*STATED PROBLEM*
Repeat the lines of the rows below word for word, beginning at the line that contains "What is the physical" and ending with the final line of the rows, both ends included.

──────── MATERIAL TO PROCESS

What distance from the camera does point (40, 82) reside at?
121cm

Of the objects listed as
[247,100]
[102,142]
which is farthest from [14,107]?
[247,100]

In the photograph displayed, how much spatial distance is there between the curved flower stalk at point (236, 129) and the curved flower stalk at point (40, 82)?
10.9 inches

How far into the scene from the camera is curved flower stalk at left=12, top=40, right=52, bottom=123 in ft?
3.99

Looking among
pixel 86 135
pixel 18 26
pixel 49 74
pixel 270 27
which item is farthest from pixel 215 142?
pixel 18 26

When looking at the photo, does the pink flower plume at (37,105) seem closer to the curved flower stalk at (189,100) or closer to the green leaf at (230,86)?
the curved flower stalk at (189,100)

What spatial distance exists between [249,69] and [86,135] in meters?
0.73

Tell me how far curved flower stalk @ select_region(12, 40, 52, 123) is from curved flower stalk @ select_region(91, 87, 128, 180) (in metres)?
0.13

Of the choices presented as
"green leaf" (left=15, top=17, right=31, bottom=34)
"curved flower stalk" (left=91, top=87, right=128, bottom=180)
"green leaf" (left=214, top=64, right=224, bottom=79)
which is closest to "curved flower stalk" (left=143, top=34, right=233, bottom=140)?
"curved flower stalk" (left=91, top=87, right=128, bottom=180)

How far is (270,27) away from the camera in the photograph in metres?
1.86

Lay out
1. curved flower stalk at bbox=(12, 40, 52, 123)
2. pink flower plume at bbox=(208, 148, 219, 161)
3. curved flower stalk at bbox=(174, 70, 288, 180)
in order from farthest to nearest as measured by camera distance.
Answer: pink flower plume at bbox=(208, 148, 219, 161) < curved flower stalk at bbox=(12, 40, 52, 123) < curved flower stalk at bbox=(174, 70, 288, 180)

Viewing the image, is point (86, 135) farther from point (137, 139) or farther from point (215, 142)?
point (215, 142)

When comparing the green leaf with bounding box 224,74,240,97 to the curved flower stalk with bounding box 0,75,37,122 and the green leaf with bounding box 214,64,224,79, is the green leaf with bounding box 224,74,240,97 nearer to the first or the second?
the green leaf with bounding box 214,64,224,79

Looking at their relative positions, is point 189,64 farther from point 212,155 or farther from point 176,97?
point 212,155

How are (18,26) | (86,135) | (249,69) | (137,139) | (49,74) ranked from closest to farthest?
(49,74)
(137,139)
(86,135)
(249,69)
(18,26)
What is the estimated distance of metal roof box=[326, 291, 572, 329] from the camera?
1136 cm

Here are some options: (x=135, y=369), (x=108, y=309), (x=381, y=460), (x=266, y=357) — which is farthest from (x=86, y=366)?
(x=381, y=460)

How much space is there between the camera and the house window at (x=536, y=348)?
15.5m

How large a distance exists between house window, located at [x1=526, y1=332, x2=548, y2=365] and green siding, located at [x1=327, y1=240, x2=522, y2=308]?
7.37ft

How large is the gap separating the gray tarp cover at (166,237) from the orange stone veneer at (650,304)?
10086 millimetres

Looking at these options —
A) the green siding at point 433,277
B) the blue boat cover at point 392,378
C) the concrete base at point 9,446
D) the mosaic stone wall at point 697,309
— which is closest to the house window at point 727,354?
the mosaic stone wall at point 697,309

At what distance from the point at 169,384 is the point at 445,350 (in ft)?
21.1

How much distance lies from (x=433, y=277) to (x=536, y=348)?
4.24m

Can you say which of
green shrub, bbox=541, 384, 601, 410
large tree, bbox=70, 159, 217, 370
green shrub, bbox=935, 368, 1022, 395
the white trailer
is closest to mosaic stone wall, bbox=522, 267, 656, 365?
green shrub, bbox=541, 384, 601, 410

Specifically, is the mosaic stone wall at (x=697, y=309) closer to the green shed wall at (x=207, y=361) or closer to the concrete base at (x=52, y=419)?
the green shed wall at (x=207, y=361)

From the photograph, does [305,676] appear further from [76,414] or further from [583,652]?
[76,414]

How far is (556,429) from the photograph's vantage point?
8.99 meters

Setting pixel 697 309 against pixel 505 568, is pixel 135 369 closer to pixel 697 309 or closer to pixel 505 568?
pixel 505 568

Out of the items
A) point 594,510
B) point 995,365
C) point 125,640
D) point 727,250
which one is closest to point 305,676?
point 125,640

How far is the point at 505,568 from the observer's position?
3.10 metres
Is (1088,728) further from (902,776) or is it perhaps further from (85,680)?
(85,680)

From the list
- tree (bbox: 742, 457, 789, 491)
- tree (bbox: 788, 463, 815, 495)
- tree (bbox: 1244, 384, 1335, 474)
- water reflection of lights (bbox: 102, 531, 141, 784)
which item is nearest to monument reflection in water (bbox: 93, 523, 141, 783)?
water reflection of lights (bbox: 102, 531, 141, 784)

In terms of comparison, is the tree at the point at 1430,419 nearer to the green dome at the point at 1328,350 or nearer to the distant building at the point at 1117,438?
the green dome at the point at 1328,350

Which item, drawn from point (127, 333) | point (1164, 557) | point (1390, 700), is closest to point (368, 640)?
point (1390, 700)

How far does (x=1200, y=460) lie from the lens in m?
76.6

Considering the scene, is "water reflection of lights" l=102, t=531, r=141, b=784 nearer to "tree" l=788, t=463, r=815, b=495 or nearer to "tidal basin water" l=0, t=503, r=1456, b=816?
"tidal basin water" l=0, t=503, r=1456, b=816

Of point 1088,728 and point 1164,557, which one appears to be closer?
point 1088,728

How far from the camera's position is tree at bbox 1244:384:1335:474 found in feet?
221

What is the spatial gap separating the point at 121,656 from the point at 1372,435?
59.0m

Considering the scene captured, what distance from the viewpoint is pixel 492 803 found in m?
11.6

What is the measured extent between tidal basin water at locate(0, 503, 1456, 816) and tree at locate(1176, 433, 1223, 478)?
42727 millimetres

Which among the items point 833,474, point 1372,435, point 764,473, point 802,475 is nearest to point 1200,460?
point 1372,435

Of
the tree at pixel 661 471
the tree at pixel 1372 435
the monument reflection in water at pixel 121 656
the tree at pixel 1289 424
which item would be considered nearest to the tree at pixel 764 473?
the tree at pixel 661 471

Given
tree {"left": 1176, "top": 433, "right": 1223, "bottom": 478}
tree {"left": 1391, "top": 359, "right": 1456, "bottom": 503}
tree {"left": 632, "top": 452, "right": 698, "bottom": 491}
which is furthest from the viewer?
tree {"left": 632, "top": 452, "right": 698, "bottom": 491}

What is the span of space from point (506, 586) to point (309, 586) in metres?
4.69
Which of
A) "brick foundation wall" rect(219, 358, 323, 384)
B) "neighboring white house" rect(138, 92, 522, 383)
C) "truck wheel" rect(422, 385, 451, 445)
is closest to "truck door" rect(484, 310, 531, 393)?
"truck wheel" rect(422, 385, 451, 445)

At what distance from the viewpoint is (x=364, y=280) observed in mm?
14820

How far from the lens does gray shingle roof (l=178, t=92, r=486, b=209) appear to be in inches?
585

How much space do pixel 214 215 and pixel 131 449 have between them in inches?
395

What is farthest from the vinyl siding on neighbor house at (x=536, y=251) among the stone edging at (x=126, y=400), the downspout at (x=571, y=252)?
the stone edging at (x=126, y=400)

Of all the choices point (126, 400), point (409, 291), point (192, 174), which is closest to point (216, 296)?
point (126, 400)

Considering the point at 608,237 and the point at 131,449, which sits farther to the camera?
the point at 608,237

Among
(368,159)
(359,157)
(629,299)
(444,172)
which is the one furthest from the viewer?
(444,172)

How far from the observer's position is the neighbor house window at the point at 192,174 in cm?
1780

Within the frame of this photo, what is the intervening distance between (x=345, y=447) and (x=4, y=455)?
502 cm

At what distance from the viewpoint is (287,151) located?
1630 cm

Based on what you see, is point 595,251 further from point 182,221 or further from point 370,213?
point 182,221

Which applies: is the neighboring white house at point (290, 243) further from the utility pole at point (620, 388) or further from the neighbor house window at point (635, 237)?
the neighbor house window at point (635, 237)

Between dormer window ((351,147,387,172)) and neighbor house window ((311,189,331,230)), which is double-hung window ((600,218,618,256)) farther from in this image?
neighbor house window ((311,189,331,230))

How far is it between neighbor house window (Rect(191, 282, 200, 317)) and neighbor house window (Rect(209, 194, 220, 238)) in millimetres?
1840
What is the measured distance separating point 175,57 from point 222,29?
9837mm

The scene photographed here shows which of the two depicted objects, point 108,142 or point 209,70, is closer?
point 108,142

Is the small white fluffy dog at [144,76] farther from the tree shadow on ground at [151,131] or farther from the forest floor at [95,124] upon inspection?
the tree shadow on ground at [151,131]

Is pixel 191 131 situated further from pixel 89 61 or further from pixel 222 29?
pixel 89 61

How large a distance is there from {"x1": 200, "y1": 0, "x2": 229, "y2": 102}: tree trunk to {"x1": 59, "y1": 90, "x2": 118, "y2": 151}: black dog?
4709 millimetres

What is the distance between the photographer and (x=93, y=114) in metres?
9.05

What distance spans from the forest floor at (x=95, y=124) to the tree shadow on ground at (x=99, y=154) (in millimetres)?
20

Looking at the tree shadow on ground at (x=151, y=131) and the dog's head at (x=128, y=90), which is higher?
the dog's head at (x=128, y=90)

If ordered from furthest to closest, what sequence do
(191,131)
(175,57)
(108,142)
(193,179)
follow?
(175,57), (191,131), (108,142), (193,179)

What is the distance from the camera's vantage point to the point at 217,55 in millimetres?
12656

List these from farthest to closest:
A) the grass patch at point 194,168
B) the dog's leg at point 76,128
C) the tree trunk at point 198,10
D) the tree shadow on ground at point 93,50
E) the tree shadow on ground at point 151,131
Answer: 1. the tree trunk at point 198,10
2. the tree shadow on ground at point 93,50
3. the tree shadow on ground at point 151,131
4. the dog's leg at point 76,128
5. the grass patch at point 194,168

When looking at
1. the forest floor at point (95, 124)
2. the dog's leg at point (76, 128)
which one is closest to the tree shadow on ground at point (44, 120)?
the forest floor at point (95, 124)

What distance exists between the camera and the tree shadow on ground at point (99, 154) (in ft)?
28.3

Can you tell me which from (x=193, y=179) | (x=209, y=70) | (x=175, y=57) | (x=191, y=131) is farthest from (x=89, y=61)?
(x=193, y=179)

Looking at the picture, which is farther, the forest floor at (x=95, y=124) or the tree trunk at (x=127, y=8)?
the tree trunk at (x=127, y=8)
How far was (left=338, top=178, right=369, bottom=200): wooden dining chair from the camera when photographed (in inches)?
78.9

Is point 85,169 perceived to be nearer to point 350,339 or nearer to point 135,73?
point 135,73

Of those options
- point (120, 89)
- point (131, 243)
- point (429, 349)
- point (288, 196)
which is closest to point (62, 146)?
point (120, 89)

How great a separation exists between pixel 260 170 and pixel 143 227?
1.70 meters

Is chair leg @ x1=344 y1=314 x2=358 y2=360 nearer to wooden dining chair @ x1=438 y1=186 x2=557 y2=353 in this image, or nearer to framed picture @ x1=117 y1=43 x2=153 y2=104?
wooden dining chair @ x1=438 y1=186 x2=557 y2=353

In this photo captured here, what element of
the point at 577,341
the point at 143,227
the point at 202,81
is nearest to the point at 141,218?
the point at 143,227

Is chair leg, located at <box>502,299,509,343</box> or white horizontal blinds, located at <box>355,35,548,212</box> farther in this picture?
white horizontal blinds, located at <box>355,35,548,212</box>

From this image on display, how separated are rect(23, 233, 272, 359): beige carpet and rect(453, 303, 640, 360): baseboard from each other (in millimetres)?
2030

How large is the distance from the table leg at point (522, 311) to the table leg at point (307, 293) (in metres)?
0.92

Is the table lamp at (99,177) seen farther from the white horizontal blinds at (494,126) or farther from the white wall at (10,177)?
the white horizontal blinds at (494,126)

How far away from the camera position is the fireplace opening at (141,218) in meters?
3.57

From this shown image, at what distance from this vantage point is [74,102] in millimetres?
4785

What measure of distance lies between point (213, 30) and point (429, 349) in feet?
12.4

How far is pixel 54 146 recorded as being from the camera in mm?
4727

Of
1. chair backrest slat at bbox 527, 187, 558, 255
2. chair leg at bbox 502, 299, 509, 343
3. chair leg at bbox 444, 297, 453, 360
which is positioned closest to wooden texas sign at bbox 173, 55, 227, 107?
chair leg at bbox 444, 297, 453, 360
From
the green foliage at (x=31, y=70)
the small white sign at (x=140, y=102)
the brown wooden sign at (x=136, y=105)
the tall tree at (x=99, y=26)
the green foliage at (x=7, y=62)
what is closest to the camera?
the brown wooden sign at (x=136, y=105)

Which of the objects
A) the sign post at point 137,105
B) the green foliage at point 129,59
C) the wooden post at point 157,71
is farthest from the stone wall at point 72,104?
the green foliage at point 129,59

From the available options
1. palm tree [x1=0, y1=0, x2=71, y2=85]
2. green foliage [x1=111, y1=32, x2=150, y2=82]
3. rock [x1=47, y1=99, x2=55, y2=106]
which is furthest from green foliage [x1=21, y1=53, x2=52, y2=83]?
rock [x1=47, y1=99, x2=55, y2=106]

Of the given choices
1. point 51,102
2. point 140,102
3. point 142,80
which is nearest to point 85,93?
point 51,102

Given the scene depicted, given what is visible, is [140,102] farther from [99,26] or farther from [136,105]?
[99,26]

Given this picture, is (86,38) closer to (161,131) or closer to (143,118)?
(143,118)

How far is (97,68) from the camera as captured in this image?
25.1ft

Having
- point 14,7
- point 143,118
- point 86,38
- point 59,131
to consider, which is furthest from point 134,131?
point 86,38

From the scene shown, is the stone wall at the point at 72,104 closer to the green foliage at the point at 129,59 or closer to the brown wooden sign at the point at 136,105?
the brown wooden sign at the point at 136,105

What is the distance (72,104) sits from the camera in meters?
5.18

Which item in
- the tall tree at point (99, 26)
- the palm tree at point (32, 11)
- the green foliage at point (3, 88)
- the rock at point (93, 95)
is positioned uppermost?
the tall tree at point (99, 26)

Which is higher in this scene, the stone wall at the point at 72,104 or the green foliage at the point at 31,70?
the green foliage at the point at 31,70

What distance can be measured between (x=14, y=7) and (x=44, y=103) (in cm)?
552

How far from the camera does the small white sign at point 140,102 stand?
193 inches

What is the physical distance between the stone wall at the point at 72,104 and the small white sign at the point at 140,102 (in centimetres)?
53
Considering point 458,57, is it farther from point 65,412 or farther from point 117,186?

────────────────

*SOLUTION FOR THIS PROBLEM*
What is the physical distance between the stone wall at the point at 72,104 and the small white sign at the point at 140,102 (in centimetres)?
53
Considering point 458,57, is it farther from point 65,412 or farther from point 117,186?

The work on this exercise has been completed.